Your goal – Reproduce the listing, starting at the line containing "Measuring from the" and ending at the last line of the listing. Copy the requests unchanged, and adjust every number in the answers (the distance value and the pixel coordinates) by adding 57.
-- BEGIN Data extract --
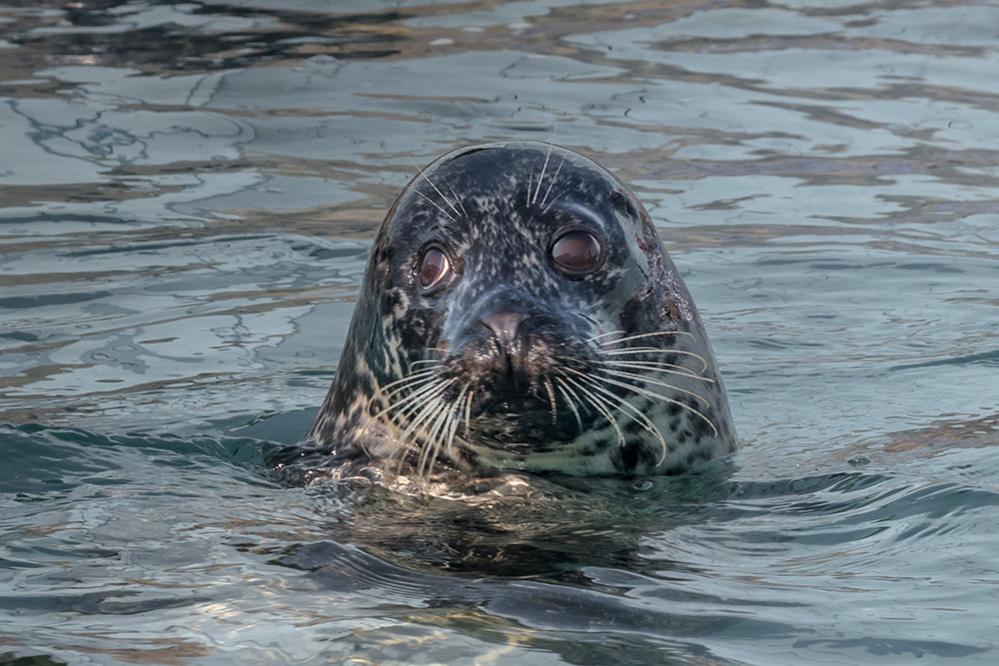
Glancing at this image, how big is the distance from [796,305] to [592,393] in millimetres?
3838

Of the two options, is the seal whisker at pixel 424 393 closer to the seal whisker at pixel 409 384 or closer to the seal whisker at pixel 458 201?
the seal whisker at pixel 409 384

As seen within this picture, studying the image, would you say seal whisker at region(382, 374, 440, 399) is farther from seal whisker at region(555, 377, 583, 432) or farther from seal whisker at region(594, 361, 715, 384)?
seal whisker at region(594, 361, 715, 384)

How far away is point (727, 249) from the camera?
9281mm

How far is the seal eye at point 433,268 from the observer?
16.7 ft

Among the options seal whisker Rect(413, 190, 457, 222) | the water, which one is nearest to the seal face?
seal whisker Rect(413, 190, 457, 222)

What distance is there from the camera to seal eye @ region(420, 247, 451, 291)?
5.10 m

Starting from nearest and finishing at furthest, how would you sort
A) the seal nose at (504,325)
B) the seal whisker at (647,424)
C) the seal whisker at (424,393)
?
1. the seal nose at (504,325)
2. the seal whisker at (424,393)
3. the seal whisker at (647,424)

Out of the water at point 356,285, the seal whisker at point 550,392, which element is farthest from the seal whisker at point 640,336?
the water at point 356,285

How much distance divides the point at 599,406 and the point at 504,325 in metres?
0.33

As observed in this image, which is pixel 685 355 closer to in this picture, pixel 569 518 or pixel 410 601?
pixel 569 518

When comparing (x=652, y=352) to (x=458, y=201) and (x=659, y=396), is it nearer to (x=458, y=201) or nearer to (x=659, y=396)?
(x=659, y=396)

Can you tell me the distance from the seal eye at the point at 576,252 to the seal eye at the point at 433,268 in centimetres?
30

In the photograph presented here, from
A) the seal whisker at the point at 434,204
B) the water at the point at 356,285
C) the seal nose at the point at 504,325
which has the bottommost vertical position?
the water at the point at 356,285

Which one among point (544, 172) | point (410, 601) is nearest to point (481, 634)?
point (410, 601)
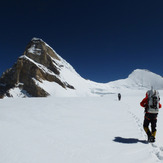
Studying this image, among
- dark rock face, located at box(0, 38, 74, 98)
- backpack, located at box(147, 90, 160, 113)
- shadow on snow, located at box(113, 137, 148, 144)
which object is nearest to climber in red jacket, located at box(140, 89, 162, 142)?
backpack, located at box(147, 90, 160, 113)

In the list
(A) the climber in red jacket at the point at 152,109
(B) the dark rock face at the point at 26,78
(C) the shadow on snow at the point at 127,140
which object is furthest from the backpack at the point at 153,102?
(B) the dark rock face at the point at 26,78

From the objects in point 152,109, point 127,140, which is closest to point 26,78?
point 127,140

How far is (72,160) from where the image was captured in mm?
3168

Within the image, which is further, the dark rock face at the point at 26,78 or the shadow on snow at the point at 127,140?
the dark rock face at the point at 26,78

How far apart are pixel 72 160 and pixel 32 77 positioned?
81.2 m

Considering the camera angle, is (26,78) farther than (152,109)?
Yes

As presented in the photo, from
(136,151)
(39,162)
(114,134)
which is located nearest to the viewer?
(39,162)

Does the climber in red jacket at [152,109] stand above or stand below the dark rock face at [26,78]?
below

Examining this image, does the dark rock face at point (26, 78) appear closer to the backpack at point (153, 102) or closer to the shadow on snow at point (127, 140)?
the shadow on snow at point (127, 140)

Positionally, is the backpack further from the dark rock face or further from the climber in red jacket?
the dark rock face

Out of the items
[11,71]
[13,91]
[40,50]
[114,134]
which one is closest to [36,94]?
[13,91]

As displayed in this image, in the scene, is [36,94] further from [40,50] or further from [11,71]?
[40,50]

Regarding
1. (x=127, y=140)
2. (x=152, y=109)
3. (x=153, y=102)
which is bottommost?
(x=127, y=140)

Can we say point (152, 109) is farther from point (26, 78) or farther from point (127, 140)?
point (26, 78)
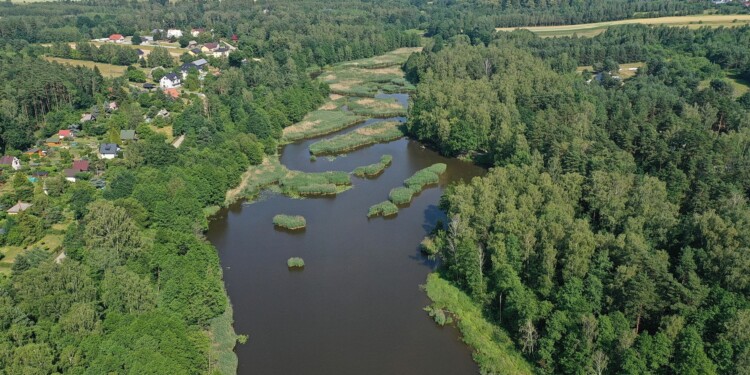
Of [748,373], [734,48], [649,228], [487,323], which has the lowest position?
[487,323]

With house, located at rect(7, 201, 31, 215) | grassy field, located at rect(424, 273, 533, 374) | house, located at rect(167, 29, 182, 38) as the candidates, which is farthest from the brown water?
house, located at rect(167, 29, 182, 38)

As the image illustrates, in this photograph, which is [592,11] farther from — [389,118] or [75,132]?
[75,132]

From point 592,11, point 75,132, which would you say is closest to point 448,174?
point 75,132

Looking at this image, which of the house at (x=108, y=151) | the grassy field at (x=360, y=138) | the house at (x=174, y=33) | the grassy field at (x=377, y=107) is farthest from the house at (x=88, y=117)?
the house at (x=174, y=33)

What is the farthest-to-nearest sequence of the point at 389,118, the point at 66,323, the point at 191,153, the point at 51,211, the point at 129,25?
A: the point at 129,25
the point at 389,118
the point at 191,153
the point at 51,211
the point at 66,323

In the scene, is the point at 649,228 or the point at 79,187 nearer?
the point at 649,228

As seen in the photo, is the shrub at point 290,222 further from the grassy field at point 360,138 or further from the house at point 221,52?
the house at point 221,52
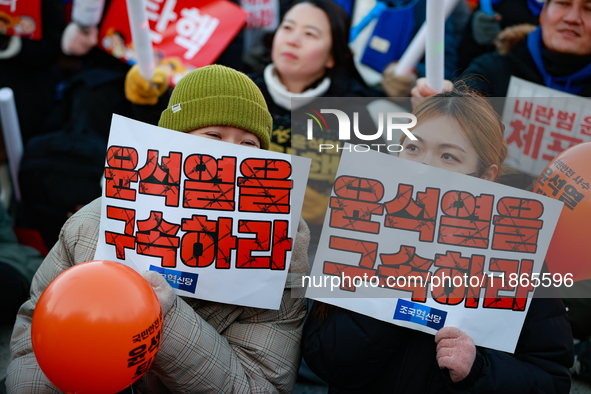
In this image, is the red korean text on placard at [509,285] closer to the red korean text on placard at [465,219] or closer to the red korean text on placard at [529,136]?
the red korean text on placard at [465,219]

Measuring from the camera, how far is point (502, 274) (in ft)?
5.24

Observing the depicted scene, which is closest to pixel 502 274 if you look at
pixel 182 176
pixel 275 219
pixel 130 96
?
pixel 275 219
-- END Data extract --
Output below –
Measuring from the camera, how far is point (502, 274) (in ft)?
62.24

Observing the depicted scene, which is closest to pixel 502 274 if you look at
pixel 182 176
pixel 275 219
pixel 130 96
?
pixel 332 276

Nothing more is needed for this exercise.